Sayın Cumhurbaşkanı,Temel Karamollaoğlu’nu kabul edip, Külliyede görüştü. Muhalefeti hemen bir telaş aldı. Eyvah. bu da mı. Cumhur ittifakına girecek? Etekleri tutuştu. Hemen durumdan vazife çıkararak, bu görüşmede. Karamollaoğlu’nun aşağılandığı konusunu ortaya attılar. Nasıl olmuş da olmuş? Efendim, Cumhurbaşkanı araya mesafe koymuşmuş. Ortada boş bir koltuk var iken, ta uzaklardaki çiftli koltukta oturtulmuş. Hemen klavye kahramanları hareket geçmişler. “Efendim! Biz bu protokol işini yıllarca yaptık. Aradaki boş koltuk, misafir alçaltır”. Hakaret sayılır” gibi safsatalar anlattılar. Vay anam vay. Neler olmuş ta, bizim haberimiz yokmuş. Bunlar yazdılar çizdiler ya, sonradan yapılan açıklamalara filan baktıkları yok. Çamur at izi kalsın misali. Karamollaoğlu, açıklama yapmış. Demiş ki, “Sayın Cumhurbaşkanı ile görüşmelerde SCR testi aranıyormuş. Ben yaptırmadım. Bu sebeple, bilgim ve onayım dahilinde, pandemi kurallarına uygun olarak, uzak koltuklarda oturduk”. Haydaa. Amma boşa geldi çığırtkanlar. Meraktan çatlıyorlardır. Az da olsa bir oy potansiyeli olan Saadet partisi, Cumhur ittifakına katılırsa. Ne yaparız? Kaygısı kara, kara düşündürmeye başladı. Anlayacağınız, koltuktan medet umanlar, hayal kırıklığına uğradılar. Şimdi, yeni Hin’likler peşindeler.
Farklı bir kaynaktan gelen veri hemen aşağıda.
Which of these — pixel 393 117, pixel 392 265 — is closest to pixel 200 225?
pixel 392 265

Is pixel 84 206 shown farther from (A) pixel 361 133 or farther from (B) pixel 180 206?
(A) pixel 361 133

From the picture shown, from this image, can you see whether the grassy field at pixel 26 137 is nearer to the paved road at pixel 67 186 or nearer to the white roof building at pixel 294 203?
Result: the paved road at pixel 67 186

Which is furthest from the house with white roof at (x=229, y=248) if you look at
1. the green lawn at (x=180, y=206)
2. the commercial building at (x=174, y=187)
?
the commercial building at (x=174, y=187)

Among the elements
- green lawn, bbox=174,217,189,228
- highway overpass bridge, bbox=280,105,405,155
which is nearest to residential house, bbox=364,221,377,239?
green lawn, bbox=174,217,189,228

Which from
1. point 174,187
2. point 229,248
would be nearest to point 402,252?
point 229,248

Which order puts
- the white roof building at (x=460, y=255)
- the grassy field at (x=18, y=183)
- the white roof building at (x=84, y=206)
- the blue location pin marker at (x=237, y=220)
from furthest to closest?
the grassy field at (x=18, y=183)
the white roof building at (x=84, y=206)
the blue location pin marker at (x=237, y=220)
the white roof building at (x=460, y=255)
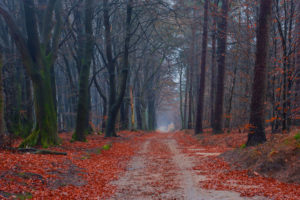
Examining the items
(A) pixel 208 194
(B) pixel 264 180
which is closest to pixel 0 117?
(A) pixel 208 194

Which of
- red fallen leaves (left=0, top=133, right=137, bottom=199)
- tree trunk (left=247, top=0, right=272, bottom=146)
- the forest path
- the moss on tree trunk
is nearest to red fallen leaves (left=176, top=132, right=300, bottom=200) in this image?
the forest path

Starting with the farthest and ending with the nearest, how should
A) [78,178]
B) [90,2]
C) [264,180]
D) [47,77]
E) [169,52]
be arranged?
[169,52] < [90,2] < [47,77] < [78,178] < [264,180]

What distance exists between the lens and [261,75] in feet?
34.5

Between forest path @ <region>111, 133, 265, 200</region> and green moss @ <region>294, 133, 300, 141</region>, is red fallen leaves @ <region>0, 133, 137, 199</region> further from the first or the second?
green moss @ <region>294, 133, 300, 141</region>

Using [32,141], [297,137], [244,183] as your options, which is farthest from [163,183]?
[32,141]

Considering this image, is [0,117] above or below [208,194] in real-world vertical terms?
above

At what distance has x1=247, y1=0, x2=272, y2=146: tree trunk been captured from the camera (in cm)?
1048

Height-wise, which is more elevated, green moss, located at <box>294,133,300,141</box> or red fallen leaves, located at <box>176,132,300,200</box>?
green moss, located at <box>294,133,300,141</box>

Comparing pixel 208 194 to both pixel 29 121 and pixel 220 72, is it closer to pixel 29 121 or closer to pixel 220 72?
pixel 220 72

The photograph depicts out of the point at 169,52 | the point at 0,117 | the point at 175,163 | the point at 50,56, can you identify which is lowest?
the point at 175,163

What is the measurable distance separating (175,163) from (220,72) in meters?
10.0

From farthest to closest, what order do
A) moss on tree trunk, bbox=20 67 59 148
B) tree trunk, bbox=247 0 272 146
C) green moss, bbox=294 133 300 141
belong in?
moss on tree trunk, bbox=20 67 59 148
tree trunk, bbox=247 0 272 146
green moss, bbox=294 133 300 141

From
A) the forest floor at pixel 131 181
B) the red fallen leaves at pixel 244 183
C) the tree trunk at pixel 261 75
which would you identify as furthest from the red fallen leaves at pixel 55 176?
the tree trunk at pixel 261 75

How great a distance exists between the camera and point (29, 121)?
20250 millimetres
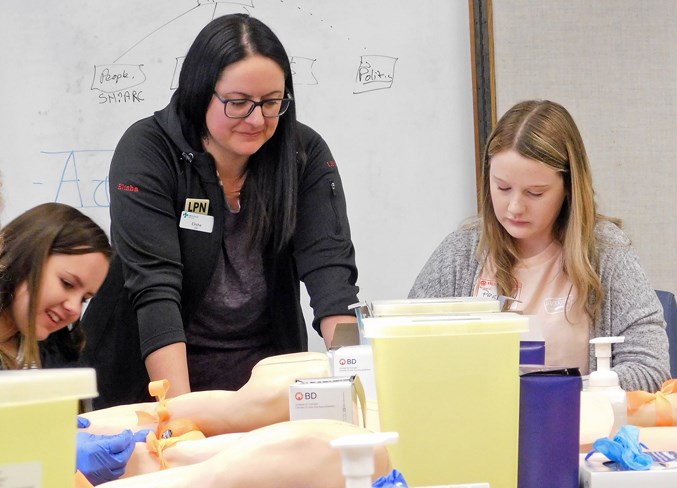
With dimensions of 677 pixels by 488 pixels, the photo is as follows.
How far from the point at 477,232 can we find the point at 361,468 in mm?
1270

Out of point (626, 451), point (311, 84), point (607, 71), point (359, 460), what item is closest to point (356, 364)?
point (626, 451)

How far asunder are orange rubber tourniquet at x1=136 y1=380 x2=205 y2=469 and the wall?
66.6 inches

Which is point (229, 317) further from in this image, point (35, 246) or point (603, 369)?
point (603, 369)

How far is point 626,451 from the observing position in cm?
71

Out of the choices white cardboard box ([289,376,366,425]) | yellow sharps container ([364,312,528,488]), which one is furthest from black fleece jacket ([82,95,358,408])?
yellow sharps container ([364,312,528,488])

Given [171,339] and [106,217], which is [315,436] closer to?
[171,339]

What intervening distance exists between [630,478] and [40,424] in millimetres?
460

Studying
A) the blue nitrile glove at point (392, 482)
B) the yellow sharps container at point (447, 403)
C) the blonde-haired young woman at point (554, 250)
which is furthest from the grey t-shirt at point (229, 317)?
the blue nitrile glove at point (392, 482)

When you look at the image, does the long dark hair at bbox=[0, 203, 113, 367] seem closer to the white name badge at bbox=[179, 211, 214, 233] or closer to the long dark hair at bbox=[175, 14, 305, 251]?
the white name badge at bbox=[179, 211, 214, 233]

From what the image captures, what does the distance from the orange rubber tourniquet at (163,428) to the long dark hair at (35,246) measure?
0.51 metres

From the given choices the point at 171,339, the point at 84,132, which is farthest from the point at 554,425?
the point at 84,132

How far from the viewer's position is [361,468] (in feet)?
1.76

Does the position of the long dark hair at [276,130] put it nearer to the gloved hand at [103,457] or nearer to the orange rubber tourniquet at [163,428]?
the orange rubber tourniquet at [163,428]

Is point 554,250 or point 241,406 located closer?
point 241,406
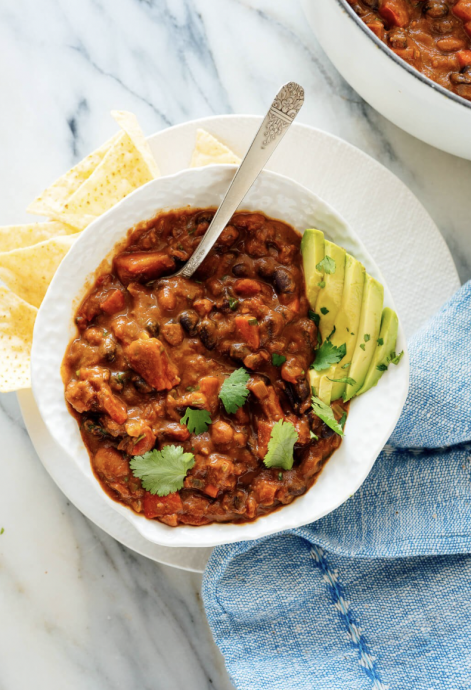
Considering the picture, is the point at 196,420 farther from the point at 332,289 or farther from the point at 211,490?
the point at 332,289

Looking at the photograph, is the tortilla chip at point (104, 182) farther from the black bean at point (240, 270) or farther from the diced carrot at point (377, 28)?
the diced carrot at point (377, 28)

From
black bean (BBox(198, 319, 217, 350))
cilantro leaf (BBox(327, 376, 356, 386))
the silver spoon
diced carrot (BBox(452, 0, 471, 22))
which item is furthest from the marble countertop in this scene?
cilantro leaf (BBox(327, 376, 356, 386))

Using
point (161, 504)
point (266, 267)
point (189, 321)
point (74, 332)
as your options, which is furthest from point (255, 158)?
point (161, 504)

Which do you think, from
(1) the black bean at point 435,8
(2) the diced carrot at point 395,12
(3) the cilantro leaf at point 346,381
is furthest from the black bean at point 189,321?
(1) the black bean at point 435,8

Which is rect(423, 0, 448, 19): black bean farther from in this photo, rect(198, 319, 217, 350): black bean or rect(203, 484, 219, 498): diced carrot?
rect(203, 484, 219, 498): diced carrot

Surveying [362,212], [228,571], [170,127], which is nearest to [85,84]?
[170,127]
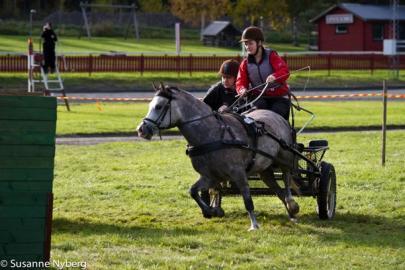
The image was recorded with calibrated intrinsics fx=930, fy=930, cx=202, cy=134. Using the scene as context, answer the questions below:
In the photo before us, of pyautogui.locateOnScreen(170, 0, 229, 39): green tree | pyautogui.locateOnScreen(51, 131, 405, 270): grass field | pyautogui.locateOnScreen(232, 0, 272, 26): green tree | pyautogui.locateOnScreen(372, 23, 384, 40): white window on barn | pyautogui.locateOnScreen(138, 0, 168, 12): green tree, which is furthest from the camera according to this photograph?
pyautogui.locateOnScreen(138, 0, 168, 12): green tree

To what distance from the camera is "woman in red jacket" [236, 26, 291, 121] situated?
11336mm

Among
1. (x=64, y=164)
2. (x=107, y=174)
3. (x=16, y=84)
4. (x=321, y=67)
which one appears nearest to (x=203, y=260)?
(x=107, y=174)

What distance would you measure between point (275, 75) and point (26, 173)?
4.13 meters

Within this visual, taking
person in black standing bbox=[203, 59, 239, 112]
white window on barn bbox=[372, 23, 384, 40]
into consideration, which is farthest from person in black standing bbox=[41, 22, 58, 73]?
white window on barn bbox=[372, 23, 384, 40]

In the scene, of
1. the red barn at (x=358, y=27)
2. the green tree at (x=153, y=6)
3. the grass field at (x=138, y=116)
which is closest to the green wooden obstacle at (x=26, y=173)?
the grass field at (x=138, y=116)

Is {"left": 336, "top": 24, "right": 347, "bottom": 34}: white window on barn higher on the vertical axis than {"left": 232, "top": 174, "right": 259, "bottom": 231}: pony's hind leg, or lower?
higher

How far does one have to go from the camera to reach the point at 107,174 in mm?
16031

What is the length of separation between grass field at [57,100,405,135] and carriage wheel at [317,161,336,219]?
1267 cm

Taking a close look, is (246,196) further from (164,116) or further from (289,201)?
(164,116)

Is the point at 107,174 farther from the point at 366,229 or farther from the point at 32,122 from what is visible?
the point at 32,122

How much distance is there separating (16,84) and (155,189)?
26697 millimetres

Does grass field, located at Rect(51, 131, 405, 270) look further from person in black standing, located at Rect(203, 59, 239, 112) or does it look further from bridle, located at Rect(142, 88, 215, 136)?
person in black standing, located at Rect(203, 59, 239, 112)

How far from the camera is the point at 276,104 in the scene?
461 inches

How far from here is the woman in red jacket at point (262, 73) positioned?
11.3m
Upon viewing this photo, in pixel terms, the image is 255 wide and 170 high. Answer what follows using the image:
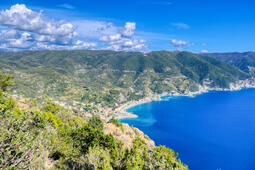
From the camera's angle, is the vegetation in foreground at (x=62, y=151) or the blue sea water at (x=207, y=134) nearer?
the vegetation in foreground at (x=62, y=151)

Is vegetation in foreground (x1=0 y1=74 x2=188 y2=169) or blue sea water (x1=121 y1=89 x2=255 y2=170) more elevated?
vegetation in foreground (x1=0 y1=74 x2=188 y2=169)

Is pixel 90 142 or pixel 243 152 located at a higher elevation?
pixel 90 142

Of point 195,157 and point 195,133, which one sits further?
point 195,133

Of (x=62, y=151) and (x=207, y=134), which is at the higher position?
(x=62, y=151)

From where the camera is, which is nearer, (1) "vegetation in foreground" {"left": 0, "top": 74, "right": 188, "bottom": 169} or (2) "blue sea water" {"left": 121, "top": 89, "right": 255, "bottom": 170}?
(1) "vegetation in foreground" {"left": 0, "top": 74, "right": 188, "bottom": 169}

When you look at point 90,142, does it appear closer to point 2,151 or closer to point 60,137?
point 60,137

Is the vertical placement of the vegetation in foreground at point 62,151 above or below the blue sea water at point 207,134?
above

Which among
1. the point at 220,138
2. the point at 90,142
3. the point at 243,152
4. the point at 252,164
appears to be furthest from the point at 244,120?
the point at 90,142

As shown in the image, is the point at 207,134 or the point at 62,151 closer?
the point at 62,151
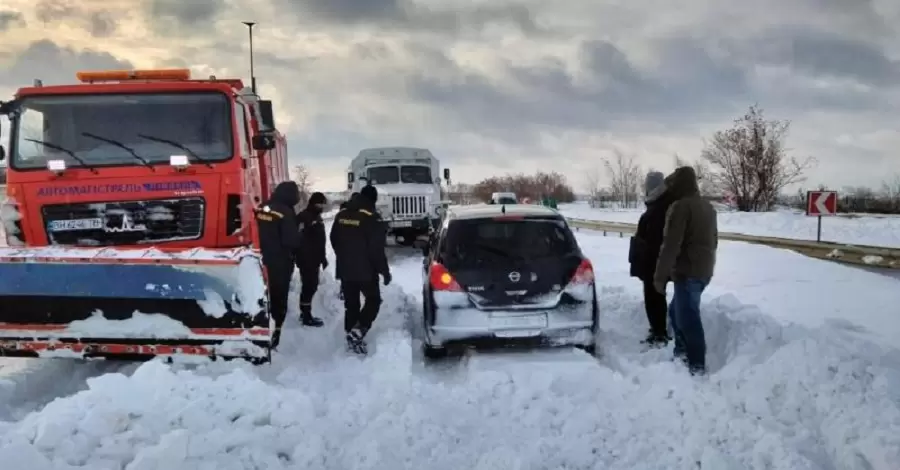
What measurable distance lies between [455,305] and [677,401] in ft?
7.93

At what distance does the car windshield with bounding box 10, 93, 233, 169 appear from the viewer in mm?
7605

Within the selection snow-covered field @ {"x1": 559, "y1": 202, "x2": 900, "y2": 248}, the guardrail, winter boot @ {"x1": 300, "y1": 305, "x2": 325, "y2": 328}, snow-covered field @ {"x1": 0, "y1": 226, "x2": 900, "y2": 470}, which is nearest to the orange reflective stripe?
snow-covered field @ {"x1": 0, "y1": 226, "x2": 900, "y2": 470}

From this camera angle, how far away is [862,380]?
17.2 feet

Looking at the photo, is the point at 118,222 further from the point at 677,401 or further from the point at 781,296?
the point at 781,296

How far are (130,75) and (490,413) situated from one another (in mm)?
6221

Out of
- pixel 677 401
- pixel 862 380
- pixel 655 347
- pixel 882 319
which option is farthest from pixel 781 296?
pixel 677 401

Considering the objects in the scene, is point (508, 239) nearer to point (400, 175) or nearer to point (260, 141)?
point (260, 141)

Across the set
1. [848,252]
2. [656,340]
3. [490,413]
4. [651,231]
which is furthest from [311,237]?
[848,252]

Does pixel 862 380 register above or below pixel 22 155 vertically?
below

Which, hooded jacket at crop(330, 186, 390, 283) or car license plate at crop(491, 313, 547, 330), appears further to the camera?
hooded jacket at crop(330, 186, 390, 283)

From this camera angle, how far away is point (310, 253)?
362 inches

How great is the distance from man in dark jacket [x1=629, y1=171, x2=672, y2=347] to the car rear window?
96 centimetres

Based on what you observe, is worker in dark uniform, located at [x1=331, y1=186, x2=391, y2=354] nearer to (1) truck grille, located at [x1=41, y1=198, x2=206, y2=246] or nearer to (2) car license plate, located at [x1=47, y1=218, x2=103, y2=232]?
(1) truck grille, located at [x1=41, y1=198, x2=206, y2=246]

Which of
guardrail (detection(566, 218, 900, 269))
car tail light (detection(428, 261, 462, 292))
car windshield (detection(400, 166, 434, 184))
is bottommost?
guardrail (detection(566, 218, 900, 269))
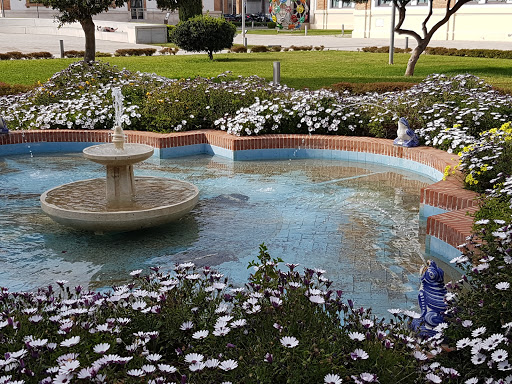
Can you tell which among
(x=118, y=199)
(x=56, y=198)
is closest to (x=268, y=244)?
(x=118, y=199)

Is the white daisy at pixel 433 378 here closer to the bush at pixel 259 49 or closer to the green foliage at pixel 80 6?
the green foliage at pixel 80 6

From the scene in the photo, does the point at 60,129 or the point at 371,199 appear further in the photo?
the point at 60,129

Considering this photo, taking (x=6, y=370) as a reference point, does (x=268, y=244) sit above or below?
below

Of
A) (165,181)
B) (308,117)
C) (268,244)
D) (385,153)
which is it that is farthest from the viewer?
(308,117)

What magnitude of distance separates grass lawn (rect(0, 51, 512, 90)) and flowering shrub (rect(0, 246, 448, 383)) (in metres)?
12.1

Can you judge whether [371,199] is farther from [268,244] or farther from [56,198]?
[56,198]

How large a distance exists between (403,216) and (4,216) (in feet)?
13.4

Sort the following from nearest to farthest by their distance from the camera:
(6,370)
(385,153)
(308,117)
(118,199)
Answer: (6,370), (118,199), (385,153), (308,117)

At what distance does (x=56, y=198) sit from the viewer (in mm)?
6355

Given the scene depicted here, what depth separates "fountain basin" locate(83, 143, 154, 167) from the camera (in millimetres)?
5980

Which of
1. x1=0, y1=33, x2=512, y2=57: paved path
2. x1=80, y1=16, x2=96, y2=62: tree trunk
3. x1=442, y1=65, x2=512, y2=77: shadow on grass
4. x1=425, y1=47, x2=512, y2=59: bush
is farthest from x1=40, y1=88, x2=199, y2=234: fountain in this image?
x1=0, y1=33, x2=512, y2=57: paved path

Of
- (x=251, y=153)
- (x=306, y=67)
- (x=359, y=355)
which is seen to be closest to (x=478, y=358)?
(x=359, y=355)

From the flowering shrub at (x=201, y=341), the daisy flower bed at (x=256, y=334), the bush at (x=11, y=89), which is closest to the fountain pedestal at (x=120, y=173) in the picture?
the daisy flower bed at (x=256, y=334)

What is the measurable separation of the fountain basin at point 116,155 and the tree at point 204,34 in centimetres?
1816
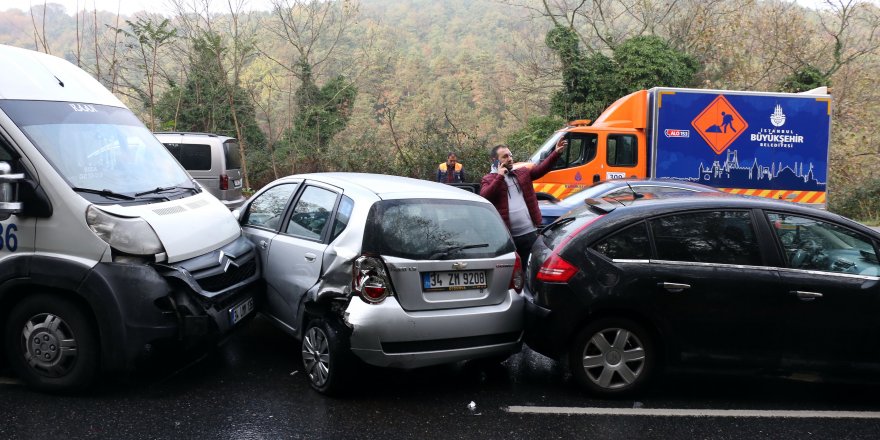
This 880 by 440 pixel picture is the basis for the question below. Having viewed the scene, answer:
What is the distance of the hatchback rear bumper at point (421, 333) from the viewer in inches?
169

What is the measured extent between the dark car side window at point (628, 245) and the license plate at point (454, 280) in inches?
34.1

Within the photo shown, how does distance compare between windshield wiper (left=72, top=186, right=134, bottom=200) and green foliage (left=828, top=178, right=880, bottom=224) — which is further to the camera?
green foliage (left=828, top=178, right=880, bottom=224)

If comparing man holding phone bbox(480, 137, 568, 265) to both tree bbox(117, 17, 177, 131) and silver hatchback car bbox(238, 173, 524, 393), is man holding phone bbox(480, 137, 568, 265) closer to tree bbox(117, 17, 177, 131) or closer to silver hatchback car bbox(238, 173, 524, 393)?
silver hatchback car bbox(238, 173, 524, 393)

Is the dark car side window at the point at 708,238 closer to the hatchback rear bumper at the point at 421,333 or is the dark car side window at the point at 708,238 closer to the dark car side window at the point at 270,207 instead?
the hatchback rear bumper at the point at 421,333

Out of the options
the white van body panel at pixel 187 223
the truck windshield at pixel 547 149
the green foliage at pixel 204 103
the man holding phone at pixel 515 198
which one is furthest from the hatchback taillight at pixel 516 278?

Bir boşluk arıyorlar. Ancak, her zaman, boşluğa kendileri düşüyorlar. Aslında. Bunların bir planları, projeleri yok. Tek yapabildikleri, ”Neden yaptınız”.Ya da, Ben gelirsem. Müteahhitlerin parasını ödemeyeceğim”. ”Memurların hakkından geleceğim. Devri Sabık yaratacağım”. Bunlara oy veren Öğretmenleri süründüreceğim..Allah aşkına. Bu söylemler, oy getirir mi? Kıracağım. Dökeceğim. Asacağım. Keseceğim diyen birine, hangi aklı evvel oy verir ki?
Hadi gülelim
Adamın biri psikiyatri uzmanına gitmiş, başlamış derdini anlatmaya:
– Hep aynı rüyayı görüyorum Doktor Bey! Bir kapı var, üzerinde bir yazı… Kapıyı itiyorum, itiyorum, ama bir türlü açılmıyor. Ter içinde uyanıyorum. Doktor sormuş: – Kapının üzerinde ne yazıyor?
– “ÇEKİNİZ” yazıyor. – Anlaşıldı beyefendi, siz kapıyı çekmiyorsunuz, ama itiyorsunuz. O zaman çekin de açılsın! Sağlıcakla kalınız.